She was, when I met her two years before her death, much as others had described her decades before. I remember, when I knocked at her back door, the bright eye that peered at me over an easy chair, and the clear voice that bid me come inside. That voice was often a little breathless, as if she was having a hard time making her words catch up with her thoughts; but then, she had much to say. She was able to get around with a walker, and she insisted on coming into her little kitchen to supervise my brewing of the ritual tea. She admitted that I made a very good job of it, and not just by American standards. I remember it as one of the first times that an Oxford academic had offered me tea rather than coffee. But then, she was then 96 years old, and represented a very different generation.
Marjorie Reeves was born in the north of Wiltshire, and grew up amongst the barrows, tumuli, and other traces of a mysterious Neolithic civilization. Her family was Baptist, and had been since the 17th century (she would later join the Church of England). They had always been concerned, as she would later proudly write, for the education of their young women. In her generation this would have earned a woman the dismissive title of "bluestocking." She went up to Oxford, where she studied at St. Hugh's, one of the first colleges for women in the university. From there, she went on to the University of London for doctoral studies; Oxford was at the time not fond of doctorates, let alone women who presumed to earn them. Finishing her doctoral work, she taught school and taught teachers. She had been active in the Student Christian Movement, and in the '30s she was involved with Christian students in Germany who opposed the Nazi regime. During the war she became, as she put it to me in conversation, "a very junior member"

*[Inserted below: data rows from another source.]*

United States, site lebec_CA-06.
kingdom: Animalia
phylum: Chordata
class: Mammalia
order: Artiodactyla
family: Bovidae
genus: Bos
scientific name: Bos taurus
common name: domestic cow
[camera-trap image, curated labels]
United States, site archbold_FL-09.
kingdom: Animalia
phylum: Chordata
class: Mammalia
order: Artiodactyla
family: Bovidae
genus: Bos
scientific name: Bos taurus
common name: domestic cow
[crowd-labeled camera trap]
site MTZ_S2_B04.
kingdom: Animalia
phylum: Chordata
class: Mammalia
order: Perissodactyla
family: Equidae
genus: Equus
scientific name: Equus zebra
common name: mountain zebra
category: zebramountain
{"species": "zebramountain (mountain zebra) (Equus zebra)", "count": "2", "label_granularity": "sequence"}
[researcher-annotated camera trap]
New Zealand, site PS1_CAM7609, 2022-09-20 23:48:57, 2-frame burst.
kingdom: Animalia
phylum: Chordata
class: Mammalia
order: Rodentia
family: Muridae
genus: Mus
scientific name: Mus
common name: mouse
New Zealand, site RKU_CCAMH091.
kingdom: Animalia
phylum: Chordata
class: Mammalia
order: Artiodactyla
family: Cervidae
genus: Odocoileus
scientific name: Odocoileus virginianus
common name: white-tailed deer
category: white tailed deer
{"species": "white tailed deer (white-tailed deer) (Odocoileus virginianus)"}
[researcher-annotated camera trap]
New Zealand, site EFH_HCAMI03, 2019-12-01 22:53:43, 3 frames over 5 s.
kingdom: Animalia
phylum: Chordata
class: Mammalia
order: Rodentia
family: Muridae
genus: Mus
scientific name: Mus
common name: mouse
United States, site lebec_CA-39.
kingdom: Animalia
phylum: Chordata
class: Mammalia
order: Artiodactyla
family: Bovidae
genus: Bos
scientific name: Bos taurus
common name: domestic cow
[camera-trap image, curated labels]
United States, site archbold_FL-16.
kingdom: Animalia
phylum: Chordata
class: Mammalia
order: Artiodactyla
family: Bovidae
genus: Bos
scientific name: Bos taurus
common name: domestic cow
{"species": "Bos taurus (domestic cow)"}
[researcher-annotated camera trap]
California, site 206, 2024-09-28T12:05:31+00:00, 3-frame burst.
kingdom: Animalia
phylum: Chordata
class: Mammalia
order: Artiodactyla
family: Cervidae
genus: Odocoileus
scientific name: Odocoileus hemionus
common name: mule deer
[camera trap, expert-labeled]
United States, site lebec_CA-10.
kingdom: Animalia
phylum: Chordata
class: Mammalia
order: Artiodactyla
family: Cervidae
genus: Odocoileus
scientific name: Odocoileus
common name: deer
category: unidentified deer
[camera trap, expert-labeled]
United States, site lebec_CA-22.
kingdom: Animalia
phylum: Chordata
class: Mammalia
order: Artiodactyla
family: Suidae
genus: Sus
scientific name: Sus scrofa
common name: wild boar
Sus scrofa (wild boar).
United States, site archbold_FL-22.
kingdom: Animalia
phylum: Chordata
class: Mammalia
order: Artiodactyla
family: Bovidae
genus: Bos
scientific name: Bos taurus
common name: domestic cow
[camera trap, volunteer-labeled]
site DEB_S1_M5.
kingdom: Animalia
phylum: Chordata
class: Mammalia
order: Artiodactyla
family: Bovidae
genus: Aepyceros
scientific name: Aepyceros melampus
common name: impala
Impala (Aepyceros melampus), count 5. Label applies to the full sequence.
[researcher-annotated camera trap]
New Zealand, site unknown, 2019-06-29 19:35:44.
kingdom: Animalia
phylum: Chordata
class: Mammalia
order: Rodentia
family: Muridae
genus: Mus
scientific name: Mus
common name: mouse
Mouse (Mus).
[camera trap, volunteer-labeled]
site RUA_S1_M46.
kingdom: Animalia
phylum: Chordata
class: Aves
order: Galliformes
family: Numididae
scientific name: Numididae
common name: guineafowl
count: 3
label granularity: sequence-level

of the Moot, a group of intellectuals brought together from time to time in Oxford to plan the shape of a "new Christendom" that would rise from the wreckage of Europe. Her senior colleagues were some of the most luminous intellects in England at the time: T.S. Eliot, John Baillie, Walter Moberly, Alec Vidler, Karl Mannheim, and occasionally Christopher Dawson and Michael Polanyi.
In 1948 she returned to Oxford as a Fellow of St. Anne's College, another of the university's colleges for women. There she remained for many years, at one point holding the post of Vice-Principal of the college, right up to the moment of co-education. She bought a large house in North Oxford in which she hosted, as long as she lived, a steady procession of students, intellectuals, and diverse lodgers.
All of that would have been impressive enough. But she additionally maintained a rigorous and diverse publication schedule. She wrote monographs on medieval thought; on the appropriation of medieval thought by 19th-century authors and philosophers; pamphlets for Sunday school teachers and Christian educators, one of which boasts an introduction by Dorothy Sayers; a number of little history books for children, part of a series she proposed and then edited; one of the best of the many books written on the crisis of modern higher education, done from within a Christian philosophy of learning; and, along with assorted other publications too numerous to mention, a history of her church in Oxford, St. Mary the Virgin, that was published two weeks before her death.
But it was in London that she had some of her most formative intellectual and spiritual experiences. There she began her lifelong study of Joachim of Fiore, an Italian Cistercian abbot of the 12th century. Joachim interpreted Scripture to suggest a "third age" of the world, the "Age of the Holy Spirit," which would usher in the millennial reign of Christ. At a time when the Neo-Thomists were energizing Roman Catholic scholarship, Marjorie began to study a man whom they might well have regarded as representing the antithesis of Thomism, attractive to heterodox thinkers (including the poet William Butler Yeats), given to cryptic interpretations of the future rather than to the building of clear and interlocking systems of belief. But Marjorie was concerned first and foremost with what Joachim's contemporaries thought of him. "What you said," I told her on one of my visits, "or really, what you made it possible to say, was that Joachim was much more important to medieval people than was Thomas Aquinas." Her eyes got a little wide, and she stared at me with some disbelief. "Oh, of course he was," she said, surprised that anyone should still question that simple fact.